К моменту нашего разговора я уже была неплохо осведомлена об истории бывших владельцев Кусково. Младший и единственный выживший сын основателя поместья Петра Борисовича, Николай после кончины родителя оказался самым богаты женихом в России после императора. Была у него странная для мужчины слабость – любовь к театру, в России того времени преимущественно крепостному. Молодой граф, обладающий несчетным количеством денег, мог позволить себе делать все, что хотел. А занимается он хотел исключительно театром. Танцы, постановки, оперы, балет. Лучшие костюмы, преподаватели для артистов из Европы, декорации, выполненные профессиональными художниками. И результаты работы здесь, в Кусково, представляли московской публике крепостные актеры, с малолетства взятые на обучение в графский дом, где учились этикету, языкам, поведению на публике. Источники утверждают, что крепостные актеры в образованности ничуть не уступали дворянам, а порой даже превосходили. Ну и, как говорится любовь зла, а запретный плод сладок- граф влюбился участницу труппы. Или же сыграло роль повальное увлечение идеями романтизма. Но подлинная причина не ясна, но факт остается фактом, граф влюбился в крепостную актрису, эту самую Жемчугову. Жили они счастливо, но не долго. О ней мало что известно, кроме того, что голос у нее был сказочный , а характер – кроткий. Мы, судя по всему, нашли неизвестные широкой общественности записи графа о ней. Кто говорил, что великие находки уже сделаны?
Алевтина Павловна аккуратно взяла в руки первый блокнот. Пролистала и остановилась. Вынула тоненький конверт с нарушенной сургучной печатью.
– Ну же, Алевтина Павловна, не томите. Что там? – я уже стояла за ее спиной.
Она же дрожащими от нескрываемого нетерпения руками извлекла хрупкий просвечивающий листок.
… Обустройтесь по велению моему. Да поспособствуйте в случае смерти моей и дальнейшим неприятным происшествиям скорейшему отъезду Дмитрия. Находится все необходимое для содержания отпрыска моего в обговоренном месте. Для входа в оное вам понадобится сердце ее, тело ее и душа ее. Составите по долженствованию в месте, где ярче всего блистает драгоценность, даровавшее ей имя. Повторите движения, положенные сердцу, телу и душе.
Уповаю на волю Господа, чтобы не потребовалась вам и сыну моему это знание, но, коли придет час нужды, в месте оном я оставляю вам спасение не только для хозяйствования, но и для покоя души мальчика.
Николай Петрович Шереметьев.
Я еще раз пробежала глазами по тексту. Алевтина Павловна рядом со мной едва не разрывалась от восторга.
– Это значит указания для его сына? От чего, собственно, он его думал спасать?
Алевтина Павловна почесала бровь и авторитетно заметила:
– Браком Николая, пошедшего наперекор всем традициям светского общества, были недовольны все его родственники, претендующие на баснословное состояние. Он женился на крепостной девице, сожительствующей с ним вне брака почти двенадцать лет. А их ребенок… Должен был стать чем-то настолько зазорным и вместе с тем легко уничтожаемым, что родственники не раз и не два подумывали об убийстве маленького Мити.

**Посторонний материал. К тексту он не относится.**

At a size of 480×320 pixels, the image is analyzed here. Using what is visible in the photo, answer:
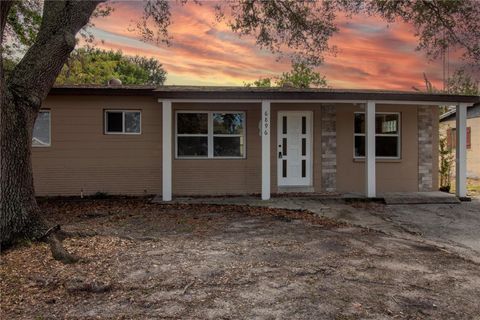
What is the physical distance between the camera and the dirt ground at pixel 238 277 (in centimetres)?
378

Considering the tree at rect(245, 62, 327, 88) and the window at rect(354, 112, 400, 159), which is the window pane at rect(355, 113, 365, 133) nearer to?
the window at rect(354, 112, 400, 159)

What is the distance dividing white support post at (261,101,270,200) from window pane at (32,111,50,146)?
19.9 ft

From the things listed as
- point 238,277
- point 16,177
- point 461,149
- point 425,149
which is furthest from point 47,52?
point 425,149

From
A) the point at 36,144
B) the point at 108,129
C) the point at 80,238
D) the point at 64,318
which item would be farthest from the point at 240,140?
the point at 64,318

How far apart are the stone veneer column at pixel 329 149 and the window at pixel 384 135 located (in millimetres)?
747

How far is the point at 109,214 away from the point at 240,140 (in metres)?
4.61

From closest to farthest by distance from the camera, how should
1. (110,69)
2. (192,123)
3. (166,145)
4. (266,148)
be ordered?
(166,145)
(266,148)
(192,123)
(110,69)

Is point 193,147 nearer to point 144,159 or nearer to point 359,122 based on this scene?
point 144,159

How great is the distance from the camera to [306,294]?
4137mm

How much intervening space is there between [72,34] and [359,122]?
28.2ft

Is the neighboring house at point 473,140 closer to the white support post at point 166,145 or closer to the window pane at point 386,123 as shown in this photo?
the window pane at point 386,123

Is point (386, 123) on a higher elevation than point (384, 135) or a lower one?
higher

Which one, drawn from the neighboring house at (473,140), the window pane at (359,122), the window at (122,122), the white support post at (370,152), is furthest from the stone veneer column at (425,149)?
the neighboring house at (473,140)

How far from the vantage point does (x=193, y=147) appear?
1192 centimetres
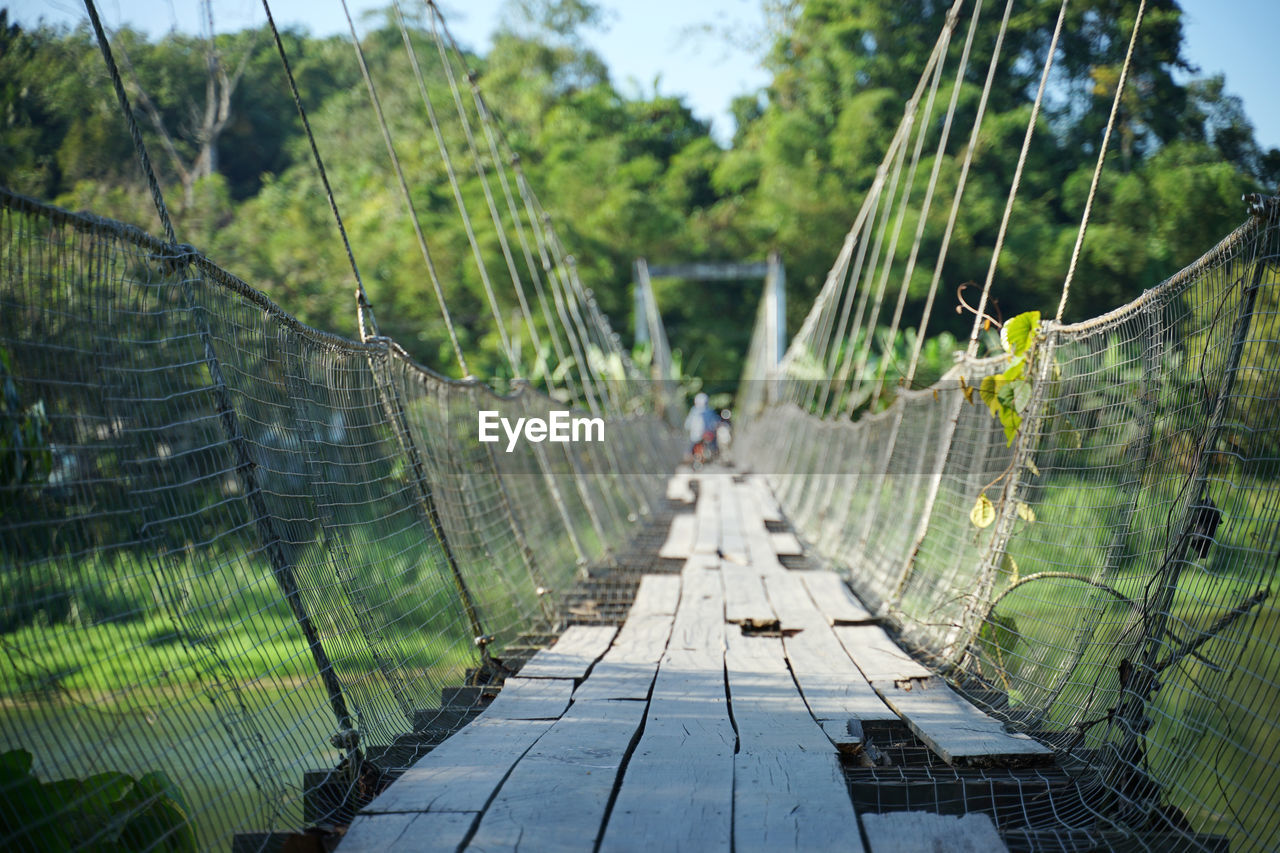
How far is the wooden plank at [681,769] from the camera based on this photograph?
1.34 metres

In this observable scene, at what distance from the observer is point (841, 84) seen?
89.3ft

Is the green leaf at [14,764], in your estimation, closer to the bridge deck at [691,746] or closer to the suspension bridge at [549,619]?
the suspension bridge at [549,619]

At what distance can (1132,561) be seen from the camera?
6.03 feet

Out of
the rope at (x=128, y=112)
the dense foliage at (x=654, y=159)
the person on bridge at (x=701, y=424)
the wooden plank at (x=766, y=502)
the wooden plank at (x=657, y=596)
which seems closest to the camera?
the rope at (x=128, y=112)

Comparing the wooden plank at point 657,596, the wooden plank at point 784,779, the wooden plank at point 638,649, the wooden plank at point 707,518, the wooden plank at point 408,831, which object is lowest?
the wooden plank at point 707,518

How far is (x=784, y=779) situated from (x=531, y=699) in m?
0.65

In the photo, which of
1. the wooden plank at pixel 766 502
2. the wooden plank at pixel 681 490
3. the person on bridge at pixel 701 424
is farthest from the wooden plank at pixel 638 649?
the person on bridge at pixel 701 424

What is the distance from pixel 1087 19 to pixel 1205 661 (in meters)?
8.67

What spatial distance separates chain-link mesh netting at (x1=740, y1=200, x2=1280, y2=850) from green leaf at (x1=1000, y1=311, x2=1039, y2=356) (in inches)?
1.0

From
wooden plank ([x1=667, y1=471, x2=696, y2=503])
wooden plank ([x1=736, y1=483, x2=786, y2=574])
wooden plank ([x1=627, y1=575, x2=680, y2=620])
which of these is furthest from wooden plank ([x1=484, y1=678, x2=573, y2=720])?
wooden plank ([x1=667, y1=471, x2=696, y2=503])

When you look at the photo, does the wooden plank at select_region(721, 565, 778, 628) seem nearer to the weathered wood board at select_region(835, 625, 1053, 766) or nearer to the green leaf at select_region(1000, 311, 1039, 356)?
the weathered wood board at select_region(835, 625, 1053, 766)

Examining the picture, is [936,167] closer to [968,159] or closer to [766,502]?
[968,159]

Думаю, это письмо к какому-то воспитателю, приставленного к мальчику. Граф умер, когда ребенку едва исполнилось шесть.
– Ничего не известно ни про внезапный побег мальчика, ни про гонения? Значит это письмо не должны были вскрыть?

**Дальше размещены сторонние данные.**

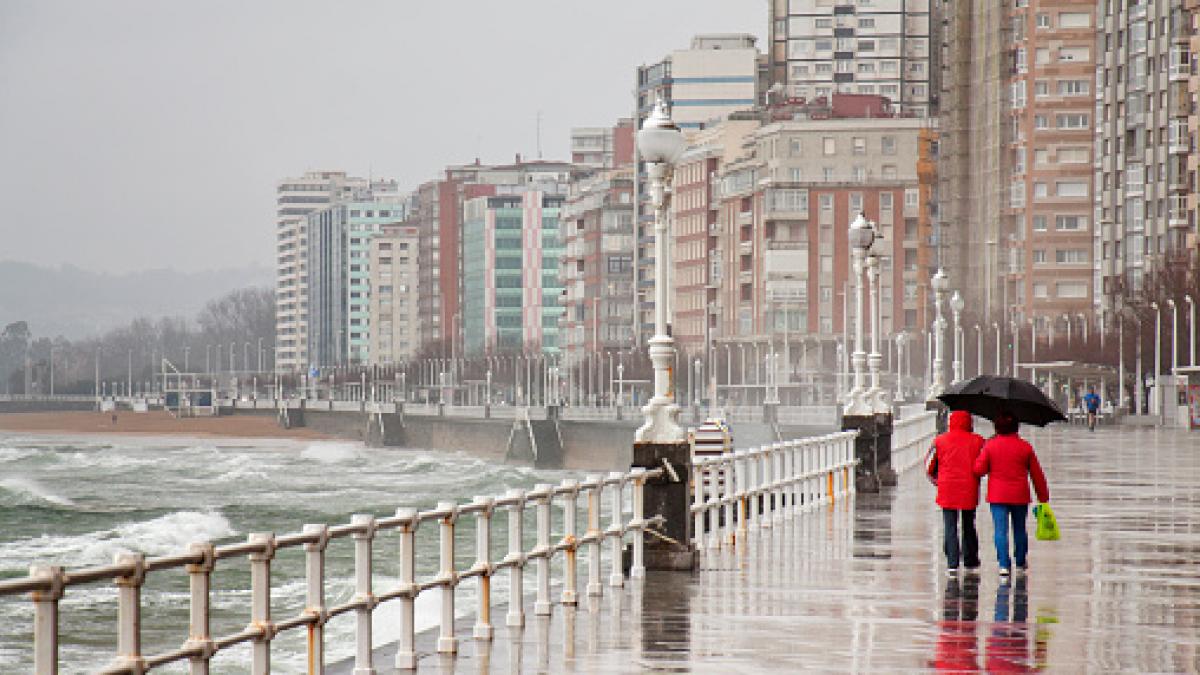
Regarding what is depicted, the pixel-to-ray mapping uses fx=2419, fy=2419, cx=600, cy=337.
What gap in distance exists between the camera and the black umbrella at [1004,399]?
19859 millimetres

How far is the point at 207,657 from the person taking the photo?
10047 mm

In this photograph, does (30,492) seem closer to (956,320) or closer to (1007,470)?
(956,320)

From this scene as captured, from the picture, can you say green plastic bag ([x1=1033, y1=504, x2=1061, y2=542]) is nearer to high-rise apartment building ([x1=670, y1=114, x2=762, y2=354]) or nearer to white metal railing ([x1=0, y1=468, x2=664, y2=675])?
white metal railing ([x1=0, y1=468, x2=664, y2=675])

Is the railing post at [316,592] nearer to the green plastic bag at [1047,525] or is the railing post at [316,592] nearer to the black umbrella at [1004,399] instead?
the black umbrella at [1004,399]

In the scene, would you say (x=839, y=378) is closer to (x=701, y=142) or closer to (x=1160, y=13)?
(x=1160, y=13)

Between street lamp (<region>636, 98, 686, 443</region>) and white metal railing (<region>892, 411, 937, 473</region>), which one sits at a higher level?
street lamp (<region>636, 98, 686, 443</region>)

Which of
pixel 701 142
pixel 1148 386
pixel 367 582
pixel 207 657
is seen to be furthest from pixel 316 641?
pixel 701 142

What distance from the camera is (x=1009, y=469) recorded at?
19.4 metres

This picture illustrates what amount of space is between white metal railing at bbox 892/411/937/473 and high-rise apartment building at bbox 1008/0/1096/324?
98096 mm

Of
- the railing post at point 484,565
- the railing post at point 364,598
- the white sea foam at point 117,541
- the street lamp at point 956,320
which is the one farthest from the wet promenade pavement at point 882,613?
the white sea foam at point 117,541

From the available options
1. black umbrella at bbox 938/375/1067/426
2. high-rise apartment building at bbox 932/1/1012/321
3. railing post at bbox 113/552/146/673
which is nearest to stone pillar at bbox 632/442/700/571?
black umbrella at bbox 938/375/1067/426

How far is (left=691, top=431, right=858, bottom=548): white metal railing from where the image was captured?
2167 centimetres

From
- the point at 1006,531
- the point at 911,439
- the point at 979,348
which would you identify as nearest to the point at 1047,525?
the point at 1006,531

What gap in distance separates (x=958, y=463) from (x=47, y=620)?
1213 centimetres
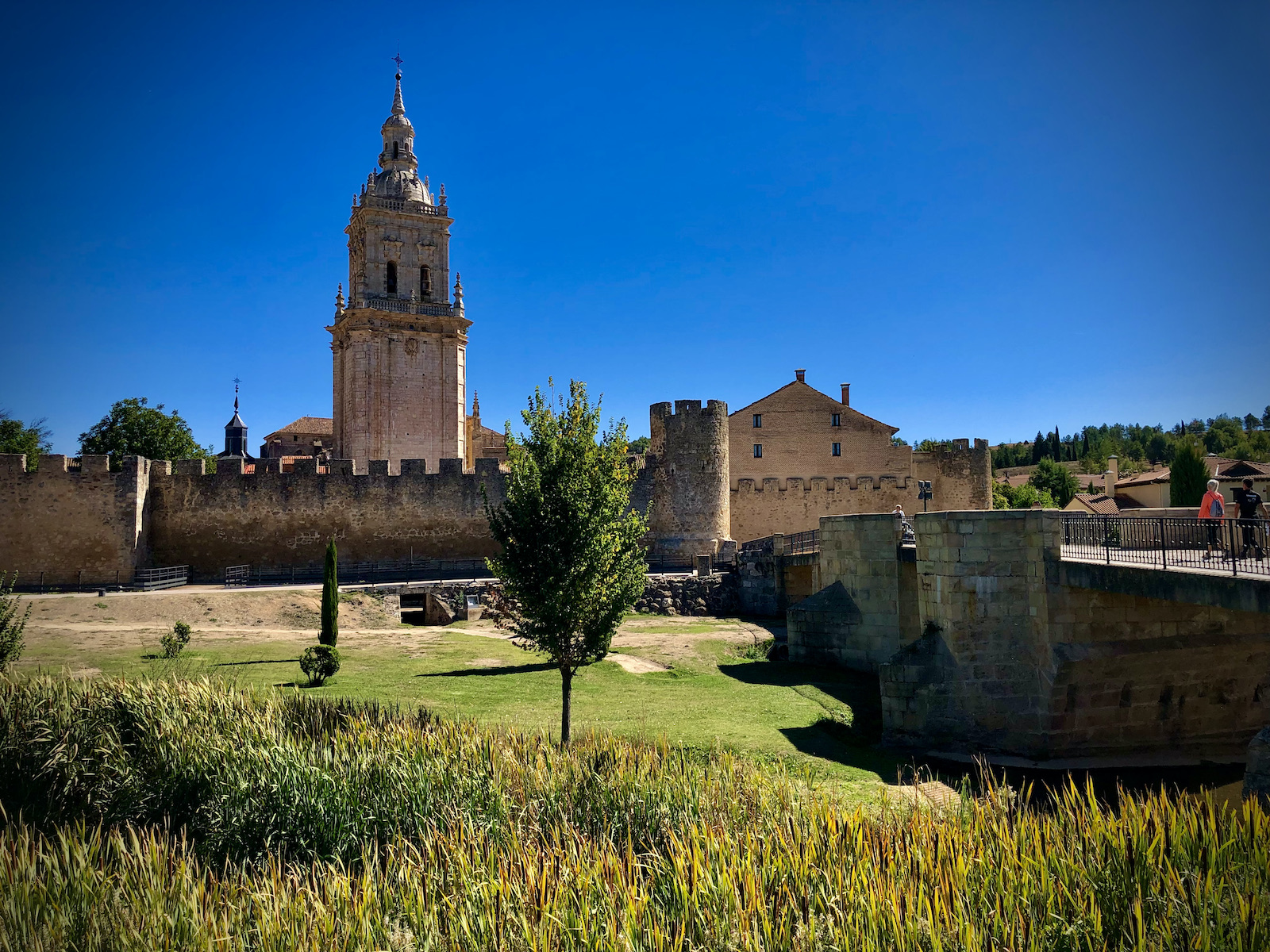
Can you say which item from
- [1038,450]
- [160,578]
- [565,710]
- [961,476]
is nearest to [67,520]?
[160,578]

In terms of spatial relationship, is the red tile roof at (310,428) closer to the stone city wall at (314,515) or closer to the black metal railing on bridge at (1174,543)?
the stone city wall at (314,515)

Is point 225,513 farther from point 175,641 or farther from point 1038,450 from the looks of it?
point 1038,450

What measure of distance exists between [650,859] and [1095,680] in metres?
10.6

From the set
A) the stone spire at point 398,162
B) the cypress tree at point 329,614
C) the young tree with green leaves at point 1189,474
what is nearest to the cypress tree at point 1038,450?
the young tree with green leaves at point 1189,474

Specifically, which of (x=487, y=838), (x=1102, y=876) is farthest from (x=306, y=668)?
(x=1102, y=876)

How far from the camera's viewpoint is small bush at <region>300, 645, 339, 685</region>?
16578 millimetres

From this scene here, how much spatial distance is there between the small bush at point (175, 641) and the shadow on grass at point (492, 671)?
5.58 metres

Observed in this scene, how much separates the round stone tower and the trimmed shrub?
19741 millimetres

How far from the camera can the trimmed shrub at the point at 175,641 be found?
59.0 feet

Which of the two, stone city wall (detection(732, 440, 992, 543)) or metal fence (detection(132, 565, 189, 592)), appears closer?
metal fence (detection(132, 565, 189, 592))

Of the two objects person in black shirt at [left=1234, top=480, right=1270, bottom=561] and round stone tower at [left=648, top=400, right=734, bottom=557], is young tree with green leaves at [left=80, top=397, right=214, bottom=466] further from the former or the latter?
person in black shirt at [left=1234, top=480, right=1270, bottom=561]

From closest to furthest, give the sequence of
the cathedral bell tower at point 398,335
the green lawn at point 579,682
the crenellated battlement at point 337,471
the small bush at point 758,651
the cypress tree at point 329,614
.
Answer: the green lawn at point 579,682 → the cypress tree at point 329,614 → the small bush at point 758,651 → the crenellated battlement at point 337,471 → the cathedral bell tower at point 398,335

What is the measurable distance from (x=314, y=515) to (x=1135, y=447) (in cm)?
13672

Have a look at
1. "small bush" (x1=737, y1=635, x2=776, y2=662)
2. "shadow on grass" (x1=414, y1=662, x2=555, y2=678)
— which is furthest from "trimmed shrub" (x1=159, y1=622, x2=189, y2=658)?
"small bush" (x1=737, y1=635, x2=776, y2=662)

Алевтина Павловна поднесла конверт поближе к лицу. Надела очки, за дужками которых потянулась серебристая цепочка, до этого спокойно лежащая поверх теплой кофты. Прикоснулась к полностью целой красной сургучной печати, сохранившей на себе форму шереметьевского герба. Темно-бордовый кругляш был цел. Его не сломали, как сделал бы любой, решивший прочесть послание. Его аккуратно и умело отсоединили от конверта, но с обратной стороны красного кругляша были видны борозды, как от чего-то острого или царапающего.